Certain·es optent aussi pour des méthodes qui sont moins dispendieuses, mais peut-être moins bien adaptées à leurs besoins. « Les personnes ont un choix, mais selon leurs moyens, elles ne peuvent pas toujours choisir la méthode qu’elles aimeraient et qui leur conviendrait le mieux. »
« Peut-être que ça coûte moins cher d’acheter une boîte de condom, mais à la fin des trois ans, ça revient plus cher », précise Mme Rodrigue.
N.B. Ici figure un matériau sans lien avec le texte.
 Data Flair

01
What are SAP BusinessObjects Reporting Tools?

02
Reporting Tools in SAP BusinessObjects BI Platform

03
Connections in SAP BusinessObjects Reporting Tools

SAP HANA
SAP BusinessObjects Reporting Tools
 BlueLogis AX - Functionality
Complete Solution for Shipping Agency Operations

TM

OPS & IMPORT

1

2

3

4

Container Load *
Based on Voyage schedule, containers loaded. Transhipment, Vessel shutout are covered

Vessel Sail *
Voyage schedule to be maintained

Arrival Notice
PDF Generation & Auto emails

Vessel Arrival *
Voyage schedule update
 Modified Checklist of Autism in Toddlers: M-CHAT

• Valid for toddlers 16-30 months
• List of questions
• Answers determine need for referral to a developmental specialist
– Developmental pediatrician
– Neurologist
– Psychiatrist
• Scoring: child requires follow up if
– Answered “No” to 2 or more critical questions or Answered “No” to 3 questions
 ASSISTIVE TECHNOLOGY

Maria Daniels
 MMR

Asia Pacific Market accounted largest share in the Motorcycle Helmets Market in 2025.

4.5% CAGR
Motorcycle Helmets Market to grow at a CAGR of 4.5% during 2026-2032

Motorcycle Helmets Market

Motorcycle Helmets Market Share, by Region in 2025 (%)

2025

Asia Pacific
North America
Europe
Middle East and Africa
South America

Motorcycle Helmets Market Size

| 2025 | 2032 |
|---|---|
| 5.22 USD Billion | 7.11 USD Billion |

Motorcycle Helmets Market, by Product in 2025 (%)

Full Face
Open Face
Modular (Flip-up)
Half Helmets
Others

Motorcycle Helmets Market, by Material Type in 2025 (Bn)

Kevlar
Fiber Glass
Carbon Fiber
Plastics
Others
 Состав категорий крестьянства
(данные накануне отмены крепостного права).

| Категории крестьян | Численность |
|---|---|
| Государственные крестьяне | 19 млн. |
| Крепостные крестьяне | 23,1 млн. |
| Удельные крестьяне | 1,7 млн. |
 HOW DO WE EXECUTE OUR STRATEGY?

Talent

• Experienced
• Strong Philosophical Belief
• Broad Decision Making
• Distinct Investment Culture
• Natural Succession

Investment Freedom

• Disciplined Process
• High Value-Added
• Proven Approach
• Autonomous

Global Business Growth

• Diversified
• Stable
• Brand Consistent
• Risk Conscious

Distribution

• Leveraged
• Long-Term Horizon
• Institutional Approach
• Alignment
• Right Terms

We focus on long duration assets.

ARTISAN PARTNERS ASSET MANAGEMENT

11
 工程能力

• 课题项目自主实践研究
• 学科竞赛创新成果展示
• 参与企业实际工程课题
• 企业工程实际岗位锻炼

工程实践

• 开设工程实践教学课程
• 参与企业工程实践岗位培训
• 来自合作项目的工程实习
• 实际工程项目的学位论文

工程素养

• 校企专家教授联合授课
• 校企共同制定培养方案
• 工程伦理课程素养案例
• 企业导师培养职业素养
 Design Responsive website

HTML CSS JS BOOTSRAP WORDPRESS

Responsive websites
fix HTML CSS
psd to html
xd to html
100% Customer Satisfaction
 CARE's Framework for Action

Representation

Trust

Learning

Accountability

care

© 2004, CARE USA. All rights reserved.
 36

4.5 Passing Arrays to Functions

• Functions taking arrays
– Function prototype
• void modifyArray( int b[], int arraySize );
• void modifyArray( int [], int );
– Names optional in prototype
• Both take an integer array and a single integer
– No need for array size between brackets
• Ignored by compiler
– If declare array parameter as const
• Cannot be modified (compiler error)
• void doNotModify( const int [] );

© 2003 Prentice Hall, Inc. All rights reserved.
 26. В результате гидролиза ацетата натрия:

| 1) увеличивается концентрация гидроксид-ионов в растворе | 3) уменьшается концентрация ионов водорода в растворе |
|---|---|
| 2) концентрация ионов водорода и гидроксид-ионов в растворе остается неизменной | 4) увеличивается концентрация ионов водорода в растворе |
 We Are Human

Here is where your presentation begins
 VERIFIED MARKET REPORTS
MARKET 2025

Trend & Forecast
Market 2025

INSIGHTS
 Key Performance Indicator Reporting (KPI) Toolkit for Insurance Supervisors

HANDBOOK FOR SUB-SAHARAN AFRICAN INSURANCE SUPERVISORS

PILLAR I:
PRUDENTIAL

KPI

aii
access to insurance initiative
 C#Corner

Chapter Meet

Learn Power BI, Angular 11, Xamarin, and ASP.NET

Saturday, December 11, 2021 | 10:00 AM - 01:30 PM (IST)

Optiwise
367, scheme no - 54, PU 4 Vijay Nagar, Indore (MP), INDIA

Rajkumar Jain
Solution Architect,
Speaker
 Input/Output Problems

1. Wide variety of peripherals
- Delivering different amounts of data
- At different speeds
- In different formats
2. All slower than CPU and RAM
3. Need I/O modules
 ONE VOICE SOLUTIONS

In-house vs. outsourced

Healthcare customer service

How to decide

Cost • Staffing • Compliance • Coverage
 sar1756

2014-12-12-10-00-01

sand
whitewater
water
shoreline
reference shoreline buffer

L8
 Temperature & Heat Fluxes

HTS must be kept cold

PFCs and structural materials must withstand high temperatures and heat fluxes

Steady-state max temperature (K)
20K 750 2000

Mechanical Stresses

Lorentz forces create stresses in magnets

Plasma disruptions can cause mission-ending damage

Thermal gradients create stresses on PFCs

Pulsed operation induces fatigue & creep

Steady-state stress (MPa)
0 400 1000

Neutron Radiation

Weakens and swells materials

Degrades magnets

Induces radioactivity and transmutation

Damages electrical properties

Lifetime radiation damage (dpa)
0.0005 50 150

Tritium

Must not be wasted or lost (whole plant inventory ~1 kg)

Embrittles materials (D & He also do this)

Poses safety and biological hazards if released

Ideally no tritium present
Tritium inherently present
Elle rappelle que les condoms sont néanmoins un moyen préconisé pour lutter contre la transmission de maladies transmises sexuellement.
« Ne pas avoir les moyens, ça coûte souvent plus cher à la longue », explique-t-elle.
Mme Rodrigue rappelle aussi la multiplicité des barrières qui existent dans l’ensemble du système de santé au Québec et qui rendent compliqué l’accès à des soins, à des ordonnances, à des consultations et à des suivis, même pour ceux qui ont accès au régime d’assurance maladie.
Une question d’égalité des genres
« Il y a un coût supplémentaire [qui retombe] sur les femmes et les personnes pouvant être enceintes, et souvent ce n’est pas une charge financière qui est partagée lorsqu’on est en couple », souligne Mme Rodrigue. « Ça peut revenir très cher dans une vie. »
« Pour nous, ce serait important que [la gratuité de la contraception] ne concerne pas juste la contraception prescrite, mais vraiment tous les moyens de contraception », soutient-elle. « Si les condoms sont couverts, ça veut dire que les hommes aussi vont avoir accès à des choix contraceptifs […] et pourront partager la charge aussi. »
Pouvoir accéder à des moyens de contraceptions gratuitement et de manière confidentielle peut également permettre à des personnes qui vivent des violences conjugales de regagner un certain contrôle sur leurs corps.
« Une contraception gratuite pourrait être très protectrice », signale Mme Rodrigue. « On le voit, on l’entend : parfois les femmes ne peuvent pas faire le plein choix de leur méthode de contraception parce que leurs partenaires font de la coercition. » Or, « si c’était gratuit, le partenaire ne serait pas mis au courant, la personne pourrait prendre soin d’elle, comme elle le souhaite ».